Text segment:

::::::

Most people with colon cancer have surgery to remove their cancer. Usually this is the first step of treatment that patients have. After surgery, they typically have chemotherapy to reduce the risk that their cancer will come back (recur).
Colon cancer surgery for Seattle Cancer Care Alliance patients is performed by surgeons at University of Washington Medical Center. If you need surgery, it will be done by a surgeon who is specially trained and certified in gastrointestinal surgery, colorectal surgery, or both. Your surgeon will work closely with the other members of your healthcare team.
The exact procedure you have will depend on many factors, such as the stage of your cancer, your surgeon’s expertise, and your health, weight, and preferences. You and your team will discuss your options and decide together what is best for you.
If your cancer is limited to one or more polyps, the cancer may have been completely removed at the time of the colonoscopy. This procedure is called a polypectomy.

::::::

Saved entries
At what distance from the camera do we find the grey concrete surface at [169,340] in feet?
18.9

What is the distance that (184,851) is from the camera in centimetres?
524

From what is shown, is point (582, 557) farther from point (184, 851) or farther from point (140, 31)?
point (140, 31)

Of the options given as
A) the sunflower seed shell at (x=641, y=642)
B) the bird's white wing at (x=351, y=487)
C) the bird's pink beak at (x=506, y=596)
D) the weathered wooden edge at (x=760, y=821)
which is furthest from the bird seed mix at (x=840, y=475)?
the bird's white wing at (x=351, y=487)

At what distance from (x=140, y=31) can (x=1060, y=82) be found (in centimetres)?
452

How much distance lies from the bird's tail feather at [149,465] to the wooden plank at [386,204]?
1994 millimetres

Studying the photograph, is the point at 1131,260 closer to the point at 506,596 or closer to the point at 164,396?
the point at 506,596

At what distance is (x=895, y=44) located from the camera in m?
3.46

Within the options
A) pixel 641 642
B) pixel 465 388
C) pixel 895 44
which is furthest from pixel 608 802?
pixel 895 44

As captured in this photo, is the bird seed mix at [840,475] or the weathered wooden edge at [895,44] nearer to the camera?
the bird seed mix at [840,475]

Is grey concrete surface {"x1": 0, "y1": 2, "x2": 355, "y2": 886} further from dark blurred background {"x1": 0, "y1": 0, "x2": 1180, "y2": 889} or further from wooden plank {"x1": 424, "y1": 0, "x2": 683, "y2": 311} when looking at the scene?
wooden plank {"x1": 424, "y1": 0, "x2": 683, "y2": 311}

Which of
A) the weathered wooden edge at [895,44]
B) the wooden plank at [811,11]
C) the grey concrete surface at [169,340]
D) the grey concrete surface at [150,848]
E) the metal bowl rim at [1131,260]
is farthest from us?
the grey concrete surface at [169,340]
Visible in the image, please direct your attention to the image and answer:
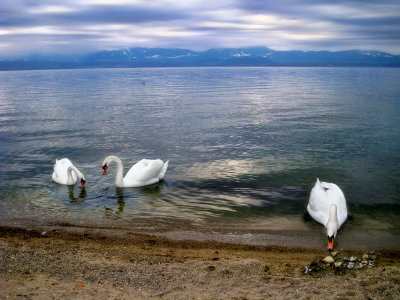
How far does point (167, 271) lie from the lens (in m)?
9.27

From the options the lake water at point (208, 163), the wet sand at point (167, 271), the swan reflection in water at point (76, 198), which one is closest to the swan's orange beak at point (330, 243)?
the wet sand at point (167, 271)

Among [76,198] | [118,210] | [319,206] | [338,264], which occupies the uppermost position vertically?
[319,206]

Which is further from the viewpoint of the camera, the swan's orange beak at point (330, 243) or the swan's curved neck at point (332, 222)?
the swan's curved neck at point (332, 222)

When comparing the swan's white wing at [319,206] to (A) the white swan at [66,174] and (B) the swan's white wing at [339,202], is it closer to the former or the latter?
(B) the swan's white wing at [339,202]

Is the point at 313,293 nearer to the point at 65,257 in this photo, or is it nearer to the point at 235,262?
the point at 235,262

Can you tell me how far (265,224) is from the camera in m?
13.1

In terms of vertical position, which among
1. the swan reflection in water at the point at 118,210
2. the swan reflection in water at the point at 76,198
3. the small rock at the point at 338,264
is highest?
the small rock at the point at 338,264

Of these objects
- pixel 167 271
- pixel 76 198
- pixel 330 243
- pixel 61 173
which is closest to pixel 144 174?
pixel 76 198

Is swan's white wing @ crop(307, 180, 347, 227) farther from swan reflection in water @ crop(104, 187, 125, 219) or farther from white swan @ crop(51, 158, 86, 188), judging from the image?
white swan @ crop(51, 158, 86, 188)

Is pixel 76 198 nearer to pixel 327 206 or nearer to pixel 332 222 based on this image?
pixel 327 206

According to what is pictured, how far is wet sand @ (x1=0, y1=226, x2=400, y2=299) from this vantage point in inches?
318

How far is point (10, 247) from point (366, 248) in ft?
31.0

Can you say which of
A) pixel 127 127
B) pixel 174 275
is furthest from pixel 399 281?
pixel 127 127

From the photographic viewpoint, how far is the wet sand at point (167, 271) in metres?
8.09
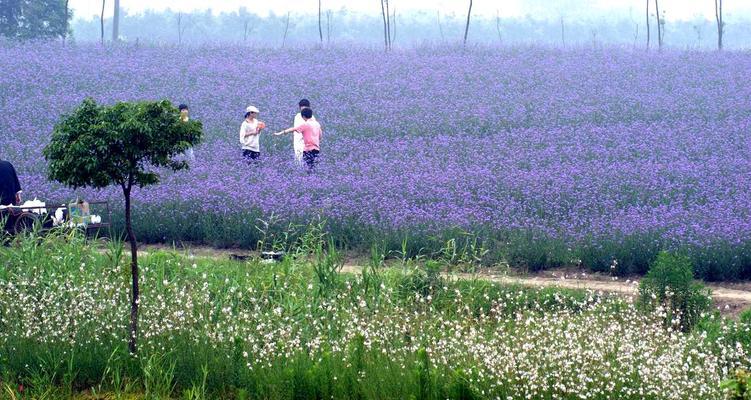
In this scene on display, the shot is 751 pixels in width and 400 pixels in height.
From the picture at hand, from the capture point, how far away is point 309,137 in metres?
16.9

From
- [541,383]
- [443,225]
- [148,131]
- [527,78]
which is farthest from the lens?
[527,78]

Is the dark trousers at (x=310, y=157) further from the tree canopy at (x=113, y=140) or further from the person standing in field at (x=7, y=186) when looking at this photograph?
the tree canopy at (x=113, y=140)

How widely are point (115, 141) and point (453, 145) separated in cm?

::::::

Exercise set:
**a.** According to the colon cancer surgery text, who performs colon cancer surgery for Seattle Cancer Care Alliance patients?
**b.** Carry the colon cancer surgery text forward, starting after its last sentence.
The listing above is separate material and has nothing to do with the colon cancer surgery text.

Answers by item number:
**a.** Surgeons at University of Washington Medical Center.

**b.**
If your cancer cannot be removed with polypectomy, your surgeon will perform a colectomy. This means removing (also called resecting) the segment of your colon that contains cancer as well as removing some lymph nodes. Then the surgeon sews the healthy parts of the colon together to form a complete tube (a procedure called anastomosis). Because the colon is reconnected, bowel function returns to normal or near normal.
Instead of anastomosis, some people need a colostomy. This means the surgeon creates an opening (stoma) in your abdomen and attaches the open end of your colon to it on the inside. A colostomy bag is attached on the outside to collect waste. Usually the colostomy is only temporary, and it’s reversed after the colon heals.
Open vs. Laparoscopic Surgery
A colectomy may be done using a single, longer incision to open the abdomen, or it may be done laparoscopically, using several smaller incisions. The smaller incisions typically mean spending less time in the hospital and being on pain medication for a shorter period of time. Either way, during your operation your surgeon will check to see if your cancer has spread to any other organs (including removing some nearby lymph nodes), which will help determine the rest of your treatment.